Perimenopause is the period in which a woman transitions from her normal reproductive menstrual cycle to the menopause. These are both natural biological processes that happen to every woman regardless of ethnicity, socioeconomic background or geographical location.

But are there any differences in this process for Black and white women?

What is distinctive about menopause in women of colour?

  • Regarding the onset, duration and severity of symptoms, menopause has unique characteristics in Black women. Menopause has been observed to occur at an average age of 49.3 years for Black women and 51 years for white women.
  • Two and a half decades of research by the Study of Women’s Health Across the Nation (SWAN) has revealed that Black women experience menopause 8.5 months earlier than their white counterparts.
  • The SWAN results also demonstrate that Black women have menopause symptoms including hot flushes for a longer period than white women – 10 years compared to 6.5 years, respectively.
  • Black women are also three times more likely than white women to undergo premature menopause, or menopause before the age of 40, according to research by the American Heart Association.

Why is menopause different for Black women?

Black women often experience menopause differently, and while the exact reasons are not fully understood, many contributing factors have been linked to chronic stress, something Black women have historically endured more than white individuals.

This stress is not just about the everyday demands of life. It is deeply rooted in the legacy of historical racial injustices that have shaped structural racism, leaving behind lasting effects that still impact Black women’s lives today. These include unequal access to healthcare, exposure to discrimination and medical research that has largely focused on white populations, resulting in guidance and treatments that do not always meet the needs of Black women.

Access to healthcare that is culturally sensitive and aligned with the lived realities of Black women remains limited. Many also navigate hostile work and social environments, often facing both racism and misogyny. These intersecting pressures have been shown to take a toll on the body, contributing to chronic stress, inflammation and, in some cases, earlier onset of menopause.

But the experience of menopause for Black women isn’t shaped by stress alone. It’s also influenced by the weight of expectations, trauma and complex personal histories that add to the mental load.

This includes:

  • misogyny, which compounds during menopause as Black women face both gendered and racialised discrimination,
  • historical burden, where a legacy of resilience can be inspiring but also emotionally exhausting,
  • cultural and family expectations, which may discourage rest or self-prioritisation during this life stage,
  • unfair comparisons and pressure to succeed, which can hold back the personal growth menopause might otherwise bring,
  • hidden traumas, such as fertility struggles or divorce, which may resurface with intensity,
  • unexpected singlehood and anxiety tied to the biological clock, leading to feelings of isolation or urgency,
  • de-sexualisation of older women, which society wrongly promotes, when in fact this stage can spark a powerful rediscovery of self,
  • socioeconomic challenges, including financial strain and barriers to healthcare, that make symptom management more difficult.

How will this information help me?

Far too often, Black women endure intense physical and emotional changes, like hot flushes, sleep disruption, anxiety and joint pain without the support or information needed to make sense of it all. This lack of awareness can delay diagnosis, worsen symptoms and increase the risk of serious complications.

For example, oestrogen declines during menopause and this drop increases the risk of heart disease and stroke, especially if menopause happens earlier than expected. Studies show that among both Black and white women, those who go through premature menopause face a 40% higher lifetime risk of developing coronary heart disease, even when other risk factors like smoking, high blood pressure and diabetes are taken into account.

Oestrogen is also essential for maintaining bone health. When levels fall, it increases the risk of developing osteoporosis, making bones weaker and more likely to break. This risk can go unnoticed until a fracture occurs, by which point the damage is already done.

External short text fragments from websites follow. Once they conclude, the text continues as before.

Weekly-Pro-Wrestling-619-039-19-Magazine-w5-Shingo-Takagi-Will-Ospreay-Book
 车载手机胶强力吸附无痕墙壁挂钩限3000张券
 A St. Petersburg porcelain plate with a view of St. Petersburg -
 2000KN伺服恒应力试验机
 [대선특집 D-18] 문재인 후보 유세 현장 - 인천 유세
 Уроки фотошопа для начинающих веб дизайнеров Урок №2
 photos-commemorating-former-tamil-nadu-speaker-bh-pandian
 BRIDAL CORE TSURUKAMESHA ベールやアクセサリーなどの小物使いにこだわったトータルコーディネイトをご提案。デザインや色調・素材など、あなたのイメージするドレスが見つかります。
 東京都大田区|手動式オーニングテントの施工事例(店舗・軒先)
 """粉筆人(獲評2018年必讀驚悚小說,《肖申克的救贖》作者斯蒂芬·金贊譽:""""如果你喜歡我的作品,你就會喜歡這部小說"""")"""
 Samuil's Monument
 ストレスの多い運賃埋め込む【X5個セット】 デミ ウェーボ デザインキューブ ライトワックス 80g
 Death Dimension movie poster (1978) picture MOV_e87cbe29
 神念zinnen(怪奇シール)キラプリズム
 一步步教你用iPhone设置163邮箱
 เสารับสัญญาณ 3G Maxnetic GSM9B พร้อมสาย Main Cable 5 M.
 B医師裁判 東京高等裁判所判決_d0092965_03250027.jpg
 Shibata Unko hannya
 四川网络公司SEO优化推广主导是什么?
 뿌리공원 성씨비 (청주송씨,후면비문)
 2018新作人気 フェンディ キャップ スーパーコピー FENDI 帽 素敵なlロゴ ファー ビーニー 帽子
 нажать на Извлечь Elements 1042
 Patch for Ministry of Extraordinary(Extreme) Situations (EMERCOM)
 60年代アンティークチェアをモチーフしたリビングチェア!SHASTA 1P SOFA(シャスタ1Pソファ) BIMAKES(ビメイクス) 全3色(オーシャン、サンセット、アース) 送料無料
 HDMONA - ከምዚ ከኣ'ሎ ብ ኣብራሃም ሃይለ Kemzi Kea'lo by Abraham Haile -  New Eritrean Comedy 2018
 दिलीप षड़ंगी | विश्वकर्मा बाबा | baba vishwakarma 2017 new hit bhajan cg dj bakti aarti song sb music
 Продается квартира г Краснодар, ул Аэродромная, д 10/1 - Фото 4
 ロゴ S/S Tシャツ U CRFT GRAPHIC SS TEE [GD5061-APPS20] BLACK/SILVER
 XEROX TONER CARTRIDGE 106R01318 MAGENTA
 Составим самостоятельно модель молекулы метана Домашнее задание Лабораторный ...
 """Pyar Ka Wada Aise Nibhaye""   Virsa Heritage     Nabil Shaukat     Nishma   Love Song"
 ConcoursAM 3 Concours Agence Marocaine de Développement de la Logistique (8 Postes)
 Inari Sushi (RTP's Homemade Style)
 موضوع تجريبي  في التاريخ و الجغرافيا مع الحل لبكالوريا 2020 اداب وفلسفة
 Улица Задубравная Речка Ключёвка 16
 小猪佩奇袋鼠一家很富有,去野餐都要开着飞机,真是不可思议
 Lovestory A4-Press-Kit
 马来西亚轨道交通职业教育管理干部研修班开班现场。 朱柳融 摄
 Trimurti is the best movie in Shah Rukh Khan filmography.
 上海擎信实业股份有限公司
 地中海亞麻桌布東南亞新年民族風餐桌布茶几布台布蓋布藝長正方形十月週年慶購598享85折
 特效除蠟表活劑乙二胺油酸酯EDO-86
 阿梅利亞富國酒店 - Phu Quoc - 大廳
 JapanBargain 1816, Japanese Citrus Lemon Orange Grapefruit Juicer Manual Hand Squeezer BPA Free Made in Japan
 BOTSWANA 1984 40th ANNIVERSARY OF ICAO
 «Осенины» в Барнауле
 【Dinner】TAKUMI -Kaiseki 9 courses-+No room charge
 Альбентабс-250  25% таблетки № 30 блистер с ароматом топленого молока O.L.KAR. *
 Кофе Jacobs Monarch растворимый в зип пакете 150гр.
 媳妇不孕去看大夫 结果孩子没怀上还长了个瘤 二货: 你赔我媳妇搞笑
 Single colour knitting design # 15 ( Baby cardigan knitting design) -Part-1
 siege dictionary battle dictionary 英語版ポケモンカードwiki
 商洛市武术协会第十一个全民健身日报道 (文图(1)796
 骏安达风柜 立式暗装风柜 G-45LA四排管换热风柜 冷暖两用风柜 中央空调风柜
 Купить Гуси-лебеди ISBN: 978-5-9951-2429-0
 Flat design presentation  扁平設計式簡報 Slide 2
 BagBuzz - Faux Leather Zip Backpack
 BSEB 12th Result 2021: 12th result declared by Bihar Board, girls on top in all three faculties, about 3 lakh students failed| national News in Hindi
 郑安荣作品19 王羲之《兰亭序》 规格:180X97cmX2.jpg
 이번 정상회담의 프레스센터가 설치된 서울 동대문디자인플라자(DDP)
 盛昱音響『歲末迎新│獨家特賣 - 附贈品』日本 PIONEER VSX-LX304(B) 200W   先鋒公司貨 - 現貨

The truth is, knowledge is power. Black women deserve to know what’s happening in their bodies, why it’s happening and what can be done about it.

Understanding the biological changes of menopause, the mental load it adds and the racial disparities in care helps women advocate for themselves and seek the right support.

Beyond the health risks, recognising these challenges allows us to normalise the conversation around menopause, break harmful taboos and ensure that Black women are no longer overlooked or underserved during this major life transition. The more we know, the more we can do to protect our health, plan for the future and live well through menopause and beyond.

What causes menopause?

Although it is a natural biological process, there are a number of factors that can lead menopause.

  • A decline in natural levels of reproductive hormones. Your ovaries begin producing less oestrogen and progesterone, the hormones that control menstruation, as you approach your 40s. Your fertility also begins to wane at this time and finally, your ovaries cease producing eggs, resulting in the cessation of periods.
  • Oophorectomy (ovaries removal surgery). Your ovaries generate the hormones oestrogen and progesterone, which regulate your monthly cycle. After the surgical removal of the ovaries, menopause immediately begins. Due to hormonal changes occurring suddenly rather than gradually over many years, signs and symptoms might be severe.
  • Chemotherapy and radiation treatment. As ovarian function may have been disrupted by the course of treatment, particularly those directed at the ovaries or organs surrounding the ovaries such as the womb, intestines and bladder, menopause may be an unintended side effect.
  • Primary ovarian insufficiency (POI). Primary ovarian insufficiency, which can be genetic or caused by autoimmune disorders like systemic lupus erythematosus (SLE), can lead to premature menopause by preventing your ovaries from producing enough quantities of reproductive hormones. According to the Daisy Network, ovarian function can fluctuate over time so women with POI may still have occasional periods.
  • Premature menopause. Menopause before the age of 40 occurs in about 1% of women (premature menopause), frequently there is no know cause.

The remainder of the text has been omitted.